We use the length formula for a curve given by \[y = f(x)\]on the interval \([a, b]\), \[L = \int_ {a}^{b} \sqrt{1+ [f'(x)]^{2}} dx\]where \(f'(x)\) represents the derivative of \(f(x)\). For \(f(x) = \sin(x)\), the derivative is \(f'(x) = \cos(x)\). Substitutions into the formula yield the length of the sine curve from \(0\) to \(2\pi\) as:\[L_{\sin} = \int _{0}^{2\pi} \sqrt{1+ [\cos(x)]^{2}} dx \]

Similarly, for \(f(x) = \cos(x)\), the derivative is \(f'(x) = -\sin(x)\). Substitutions into the length formula yields the length of the cosine curve from \(\pi/2\) to \((2\pi + \pi/2)\) as:\[ L_{\cos} = \int _{\pi/2}^{5\pi/2} \sqrt{1+ [-\sin(x)]^{2}} dx \]
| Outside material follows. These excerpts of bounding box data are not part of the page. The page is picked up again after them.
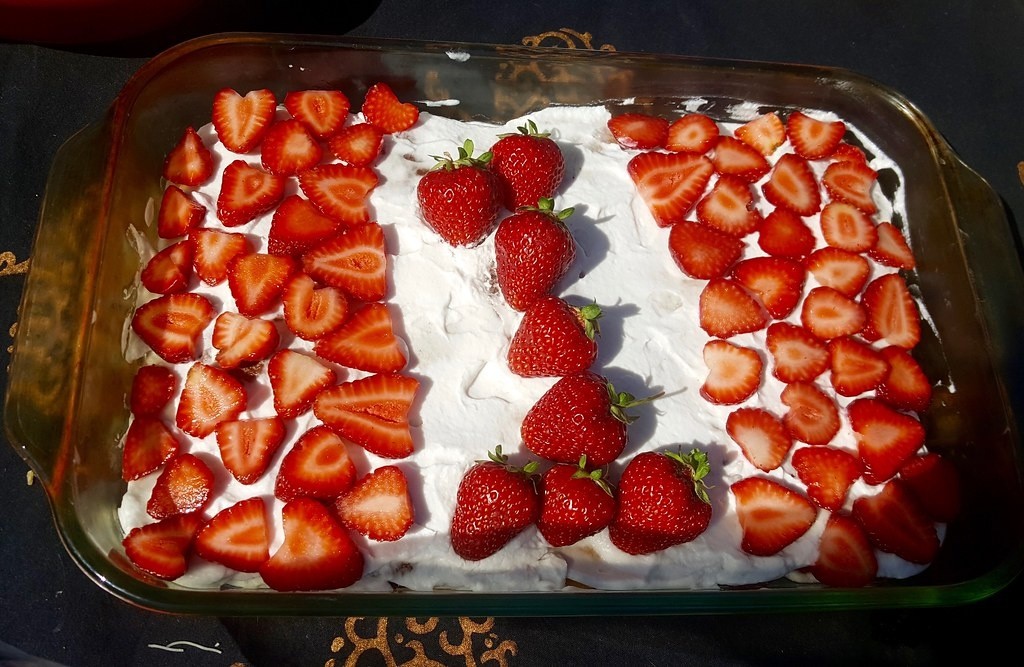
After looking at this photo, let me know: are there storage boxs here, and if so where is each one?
[2,28,1021,618]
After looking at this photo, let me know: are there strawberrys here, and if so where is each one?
[121,83,961,591]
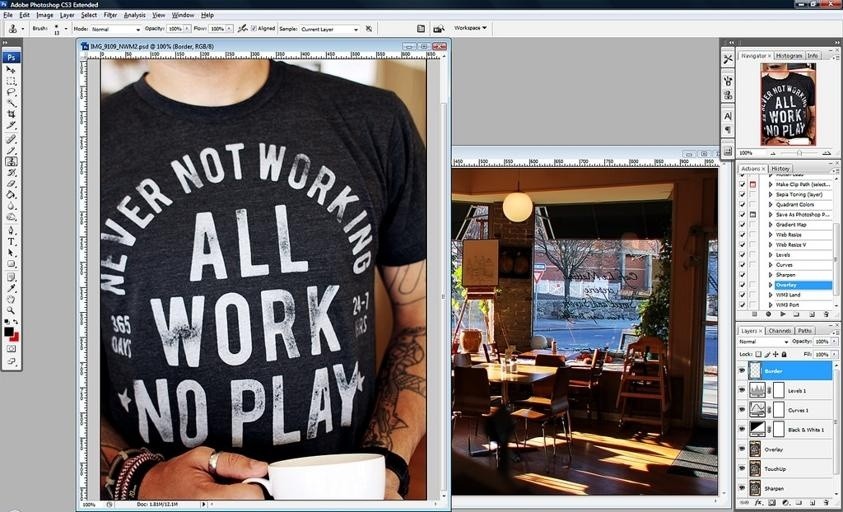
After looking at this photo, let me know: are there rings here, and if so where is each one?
[207,449,223,476]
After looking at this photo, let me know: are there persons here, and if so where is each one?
[760,63,816,146]
[101,59,427,501]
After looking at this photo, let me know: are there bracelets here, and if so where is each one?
[761,136,771,146]
[806,135,814,144]
[353,445,411,498]
[101,443,164,501]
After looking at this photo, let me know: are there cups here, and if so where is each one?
[242,453,386,501]
[787,137,809,146]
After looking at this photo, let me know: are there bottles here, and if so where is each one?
[551,338,557,354]
[500,358,518,374]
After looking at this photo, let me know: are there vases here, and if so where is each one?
[462,329,482,353]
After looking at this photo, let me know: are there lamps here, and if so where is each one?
[502,169,533,223]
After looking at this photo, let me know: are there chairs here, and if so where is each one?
[451,342,609,475]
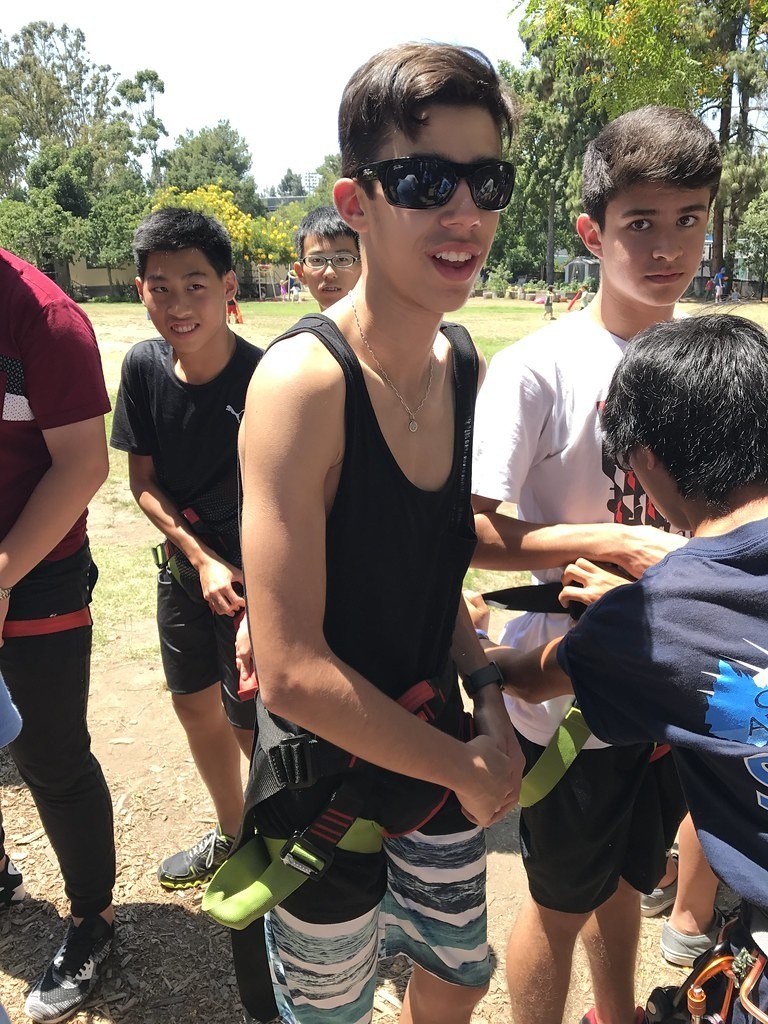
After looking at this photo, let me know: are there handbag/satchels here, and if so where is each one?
[646,917,768,1024]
Looking at the two formulas from Step 1 and Step 2, we see that they are indeed equivalent, because the square of the derivative of the function, regardless of whether it's sine or cosine, falls between 0 and 1, so we have \[1+ [\cos(x)]^{2} = 1+ [-\sin(x)]^{2}\]which implies\[\int _{0}^{2\pi} \sqrt{1+ [\cos(x)]^{2}} dx = \int _{\pi/2}^{5\pi/2} \sqrt{1+ [-\sin(x)]^{2}} dx \]Therefore, one arch of the sine curve has the same length as one arch of the cosine curve.